-- start of Input material --

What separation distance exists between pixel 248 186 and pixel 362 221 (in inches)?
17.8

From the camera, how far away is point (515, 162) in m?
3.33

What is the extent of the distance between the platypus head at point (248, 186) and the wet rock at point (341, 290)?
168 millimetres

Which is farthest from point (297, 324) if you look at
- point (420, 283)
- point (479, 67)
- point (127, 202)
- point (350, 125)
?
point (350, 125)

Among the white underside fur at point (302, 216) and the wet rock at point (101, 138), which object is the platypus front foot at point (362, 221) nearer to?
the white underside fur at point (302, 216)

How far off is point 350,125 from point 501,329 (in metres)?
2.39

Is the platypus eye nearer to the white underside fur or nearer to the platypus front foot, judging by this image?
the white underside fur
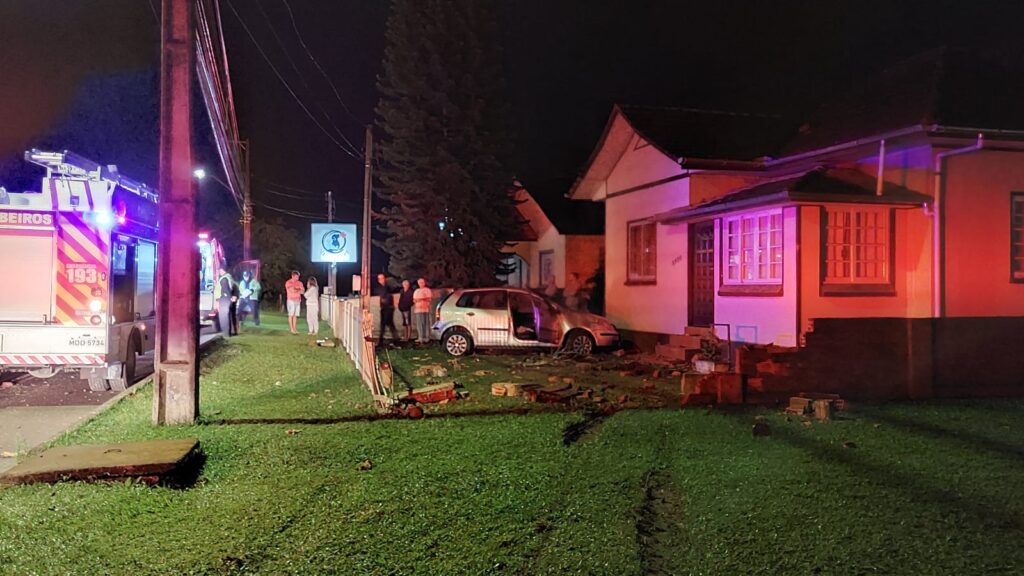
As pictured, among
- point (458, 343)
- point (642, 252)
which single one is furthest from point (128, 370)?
point (642, 252)

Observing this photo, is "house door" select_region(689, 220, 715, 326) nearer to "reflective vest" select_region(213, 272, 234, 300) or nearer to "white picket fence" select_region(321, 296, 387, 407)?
"white picket fence" select_region(321, 296, 387, 407)

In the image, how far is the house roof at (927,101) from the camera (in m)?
12.2

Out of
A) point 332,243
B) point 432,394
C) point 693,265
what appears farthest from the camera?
point 332,243

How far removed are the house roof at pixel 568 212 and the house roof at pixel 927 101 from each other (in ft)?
43.2

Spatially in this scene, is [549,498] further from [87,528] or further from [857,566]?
[87,528]

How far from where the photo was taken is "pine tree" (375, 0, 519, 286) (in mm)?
27266

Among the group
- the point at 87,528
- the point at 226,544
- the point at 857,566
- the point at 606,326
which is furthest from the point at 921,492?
the point at 606,326

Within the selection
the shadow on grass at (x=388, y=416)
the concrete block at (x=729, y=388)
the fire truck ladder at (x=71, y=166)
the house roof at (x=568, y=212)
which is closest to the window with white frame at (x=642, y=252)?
the concrete block at (x=729, y=388)

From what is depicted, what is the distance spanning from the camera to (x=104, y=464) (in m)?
6.66

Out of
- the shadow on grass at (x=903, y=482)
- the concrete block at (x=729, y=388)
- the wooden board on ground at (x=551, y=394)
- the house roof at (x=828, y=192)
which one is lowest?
the shadow on grass at (x=903, y=482)

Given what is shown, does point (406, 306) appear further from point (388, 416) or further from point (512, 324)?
point (388, 416)

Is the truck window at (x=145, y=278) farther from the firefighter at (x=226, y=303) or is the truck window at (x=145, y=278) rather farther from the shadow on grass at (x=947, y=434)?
the shadow on grass at (x=947, y=434)

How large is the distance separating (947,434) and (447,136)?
68.3 ft

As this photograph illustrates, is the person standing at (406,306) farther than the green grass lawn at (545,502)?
Yes
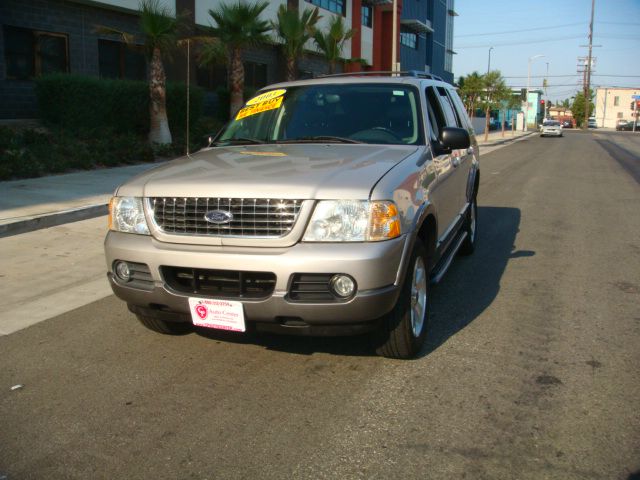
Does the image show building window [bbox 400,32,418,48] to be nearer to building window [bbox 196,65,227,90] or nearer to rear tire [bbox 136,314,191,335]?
building window [bbox 196,65,227,90]

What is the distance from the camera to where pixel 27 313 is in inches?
213

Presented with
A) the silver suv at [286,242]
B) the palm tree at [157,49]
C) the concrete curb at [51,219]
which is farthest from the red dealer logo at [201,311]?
the palm tree at [157,49]

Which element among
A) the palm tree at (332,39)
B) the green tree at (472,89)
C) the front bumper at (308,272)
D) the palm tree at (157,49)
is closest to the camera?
the front bumper at (308,272)

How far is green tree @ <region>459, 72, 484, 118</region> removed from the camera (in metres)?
45.5

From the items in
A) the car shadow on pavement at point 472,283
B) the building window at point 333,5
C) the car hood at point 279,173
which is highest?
the building window at point 333,5

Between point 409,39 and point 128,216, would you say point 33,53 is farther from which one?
point 409,39

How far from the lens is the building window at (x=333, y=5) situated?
31467mm

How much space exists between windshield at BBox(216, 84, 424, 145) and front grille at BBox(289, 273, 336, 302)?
169 cm

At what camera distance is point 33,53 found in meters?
17.8

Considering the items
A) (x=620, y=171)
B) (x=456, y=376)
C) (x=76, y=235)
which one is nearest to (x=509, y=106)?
(x=620, y=171)

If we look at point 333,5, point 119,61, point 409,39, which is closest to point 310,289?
point 119,61

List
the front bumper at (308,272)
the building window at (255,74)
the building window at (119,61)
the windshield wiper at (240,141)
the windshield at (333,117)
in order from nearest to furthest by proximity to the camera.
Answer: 1. the front bumper at (308,272)
2. the windshield at (333,117)
3. the windshield wiper at (240,141)
4. the building window at (119,61)
5. the building window at (255,74)

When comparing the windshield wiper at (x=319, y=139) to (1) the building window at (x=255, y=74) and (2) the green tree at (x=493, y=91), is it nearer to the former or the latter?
(1) the building window at (x=255, y=74)

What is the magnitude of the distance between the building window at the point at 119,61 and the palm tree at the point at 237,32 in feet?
8.57
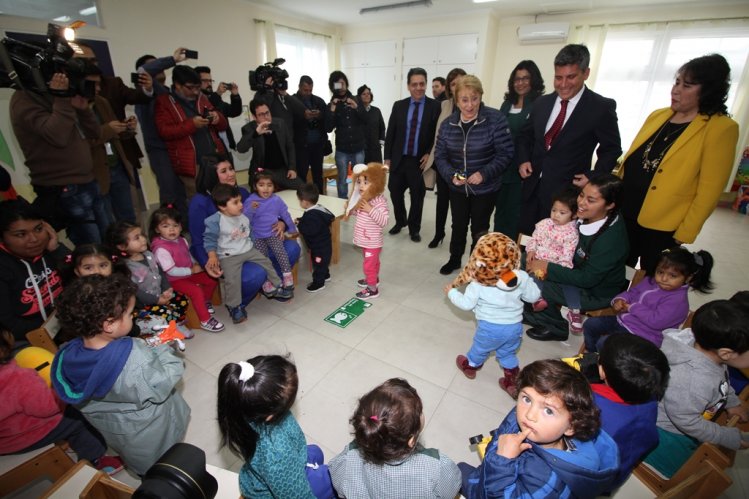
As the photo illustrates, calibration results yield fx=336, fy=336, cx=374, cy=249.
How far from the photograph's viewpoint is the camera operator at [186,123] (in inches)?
122

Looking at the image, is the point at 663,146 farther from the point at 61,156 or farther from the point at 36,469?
the point at 61,156

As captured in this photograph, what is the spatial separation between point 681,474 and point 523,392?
2.13 feet

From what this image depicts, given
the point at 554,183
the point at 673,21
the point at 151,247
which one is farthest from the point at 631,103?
the point at 151,247

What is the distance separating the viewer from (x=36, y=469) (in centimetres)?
116

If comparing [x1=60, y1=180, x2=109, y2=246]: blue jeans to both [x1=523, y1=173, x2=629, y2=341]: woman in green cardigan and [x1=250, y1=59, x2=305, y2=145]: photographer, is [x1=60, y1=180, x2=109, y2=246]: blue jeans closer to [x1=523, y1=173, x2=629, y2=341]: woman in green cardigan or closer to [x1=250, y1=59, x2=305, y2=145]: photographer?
[x1=250, y1=59, x2=305, y2=145]: photographer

-- end of Input material --

### [Your goal]
Please lay out every line of the material above as a Markdown table with the columns "Row" and "Line", skipping blank lines and leaving out the pictures.

### [Written answer]
| Row | Line |
|---|---|
| 1 | What separation distance exists between pixel 248 186 and pixel 362 221 (in inches)? |
| 2 | 17.8 |
| 3 | From the camera, how far away is point (515, 162) in m? |
| 4 | 3.33 |
| 5 | What is the extent of the distance between the platypus head at point (248, 186) and the wet rock at point (341, 290)? |
| 6 | 168 millimetres |
| 7 | Which is farthest from point (297, 324) if you look at |
| 8 | - point (420, 283) |
| 9 | - point (479, 67) |
| 10 | - point (127, 202) |
| 11 | - point (350, 125) |
| 12 | ? |
| 13 | point (350, 125) |
| 14 | Among the white underside fur at point (302, 216) and the wet rock at point (101, 138), which object is the platypus front foot at point (362, 221) nearer to? |
| 15 | the white underside fur at point (302, 216) |
| 16 | How far off is point 350,125 from point 501,329 (in metres)? |
| 17 | 2.39 |
| 18 | Is the platypus eye nearer to the white underside fur or nearer to the platypus front foot, judging by this image? |
| 19 | the white underside fur |
| 20 | As pictured, among |
| 21 | - point (458, 343) |
| 22 | - point (642, 252) |
| 23 | which single one is furthest from point (128, 370)? |
| 24 | point (642, 252) |
| 25 | Observing this photo, is "house door" select_region(689, 220, 715, 326) nearer to "reflective vest" select_region(213, 272, 234, 300) or nearer to "white picket fence" select_region(321, 296, 387, 407)? |
| 26 | "white picket fence" select_region(321, 296, 387, 407) |
| 27 | In the image, how far is the house roof at (927,101) from the camera (in m)? |
| 28 | 12.2 |
| 29 | Out of |
| 30 | A) point 332,243 |
| 31 | B) point 432,394 |
| 32 | C) point 693,265 |
| 33 | what appears farthest from the camera? |
| 34 | point 332,243 |
| 35 | How far removed are the house roof at pixel 568 212 and the house roof at pixel 927 101 from each other (in ft)? |
| 36 | 43.2 |
| 37 | Spatially in this scene, is [549,498] further from [87,528] or further from [857,566]? |
| 38 | [87,528] |
| 39 | How far from where the photo was taken is "pine tree" (375, 0, 519, 286) (in mm)? |
| 40 | 27266 |
| 41 | Among the group |
| 42 | - the point at 87,528 |
| 43 | - the point at 226,544 |
| 44 | - the point at 857,566 |
| 45 | - the point at 606,326 |
| 46 | which is furthest from the point at 921,492? |
| 47 | the point at 606,326 |
| 48 | Within the selection |
| 49 | the shadow on grass at (x=388, y=416) |
| 50 | the concrete block at (x=729, y=388) |
| 51 | the fire truck ladder at (x=71, y=166) |
| 52 | the house roof at (x=568, y=212) |
| 53 | which is closest to the window with white frame at (x=642, y=252)? |
| 54 | the concrete block at (x=729, y=388) |
| 55 | From what is depicted, what is the distance spanning from the camera to (x=104, y=464) (in m)? |
| 56 | 6.66 |
| 57 | Out of |
| 58 | - the shadow on grass at (x=903, y=482) |
| 59 | - the concrete block at (x=729, y=388) |
| 60 | - the wooden board on ground at (x=551, y=394) |
| 61 | - the house roof at (x=828, y=192) |
| 62 | which one is lowest? |
| 63 | the shadow on grass at (x=903, y=482) |
| 64 | Given what is shown, does point (406, 306) appear further from point (388, 416) or further from point (512, 324)? |
| 65 | point (388, 416) |
| 66 | Is the truck window at (x=145, y=278) farther from the firefighter at (x=226, y=303) or is the truck window at (x=145, y=278) rather farther from the shadow on grass at (x=947, y=434)? |
| 67 | the shadow on grass at (x=947, y=434) |
| 68 | How large is the distance separating (947,434) and (447,136)? |
| 69 | 68.3 ft |
| 70 | As this photograph illustrates, is the person standing at (406,306) farther than the green grass lawn at (545,502)? |
| 71 | Yes |
| 72 | Does the image show building window [bbox 400,32,418,48] to be nearer to building window [bbox 196,65,227,90] or nearer to rear tire [bbox 136,314,191,335]? |
| 73 | building window [bbox 196,65,227,90] |
| 74 | What is the distance from the camera to where pixel 27 313 is in inches? |
| 75 | 213 |
| 76 | Presented with |
| 77 | A) the silver suv at [286,242] |
| 78 | B) the palm tree at [157,49] |
| 79 | C) the concrete curb at [51,219] |
| 80 | which is farthest from the red dealer logo at [201,311]? |
| 81 | the palm tree at [157,49] |
| 82 | Which element among |
| 83 | A) the palm tree at (332,39) |
| 84 | B) the green tree at (472,89) |
| 85 | C) the front bumper at (308,272) |
| 86 | D) the palm tree at (157,49) |
| 87 | is closest to the camera? |
| 88 | the front bumper at (308,272) |
| 89 | How far is green tree @ <region>459, 72, 484, 118</region> removed from the camera (in metres)? |
| 90 | 45.5 |
| 91 | From the items in |
| 92 | A) the car shadow on pavement at point 472,283 |
| 93 | B) the building window at point 333,5 |
| 94 | C) the car hood at point 279,173 |
| 95 | which is highest? |
| 96 | the building window at point 333,5 |
| 97 | Between point 409,39 and point 128,216, would you say point 33,53 is farther from which one? |
| 98 | point 409,39 |
| 99 | How far from the lens is the building window at (x=333, y=5) situated? |
| 100 | 31467mm |
| 101 | How much space exists between windshield at BBox(216, 84, 424, 145) and front grille at BBox(289, 273, 336, 302)? |
| 102 | 169 cm |
| 103 | At what camera distance is point 33,53 found in meters? |
| 104 | 17.8 |
| 105 | Considering the items |
| 106 | A) (x=620, y=171) |
| 107 | B) (x=456, y=376) |
| 108 | C) (x=76, y=235) |
| 109 | which one is nearest to (x=509, y=106)? |
| 110 | (x=620, y=171) |
| 111 | If we look at point 333,5, point 119,61, point 409,39, which is closest to point 310,289? |
| 112 | point 119,61 |
| 113 | List |
| 114 | the front bumper at (308,272) |
| 115 | the building window at (255,74) |
| 116 | the building window at (119,61) |
| 117 | the windshield wiper at (240,141) |
| 118 | the windshield at (333,117) |
| 119 | in order from nearest to furthest by proximity to the camera. |
| 120 | Answer: 1. the front bumper at (308,272) |
| 121 | 2. the windshield at (333,117) |
| 122 | 3. the windshield wiper at (240,141) |
| 123 | 4. the building window at (119,61) |
| 124 | 5. the building window at (255,74) |
| 125 | When comparing the windshield wiper at (x=319, y=139) to (1) the building window at (x=255, y=74) and (2) the green tree at (x=493, y=91), is it nearer to the former or the latter? |
| 126 | (1) the building window at (x=255, y=74) |
| 127 | What is the magnitude of the distance between the building window at the point at 119,61 and the palm tree at the point at 237,32 in feet? |
| 128 | 8.57 |
| 129 | As the photo illustrates, calibration results yield fx=336, fy=336, cx=374, cy=249. |
| 130 | How far from the photograph's viewpoint is the camera operator at [186,123] (in inches)? |
| 131 | 122 |
| 132 | Looking at the image, is the point at 663,146 farther from the point at 61,156 or farther from the point at 36,469? |
| 133 | the point at 61,156 |
| 134 | As captured in this photograph, what is the spatial separation between point 681,474 and point 523,392? |
| 135 | 2.13 feet |
| 136 | From what this image depicts, given |
| 137 | the point at 554,183 |
| 138 | the point at 673,21 |
| 139 | the point at 151,247 |
| 140 | which one is farthest from the point at 631,103? |
| 141 | the point at 151,247 |
| 142 | What is the distance separating the viewer from (x=36, y=469) (in centimetres)? |
| 143 | 116 |
| 144 | If comparing [x1=60, y1=180, x2=109, y2=246]: blue jeans to both [x1=523, y1=173, x2=629, y2=341]: woman in green cardigan and [x1=250, y1=59, x2=305, y2=145]: photographer, is [x1=60, y1=180, x2=109, y2=246]: blue jeans closer to [x1=523, y1=173, x2=629, y2=341]: woman in green cardigan or closer to [x1=250, y1=59, x2=305, y2=145]: photographer? |
| 145 | [x1=250, y1=59, x2=305, y2=145]: photographer |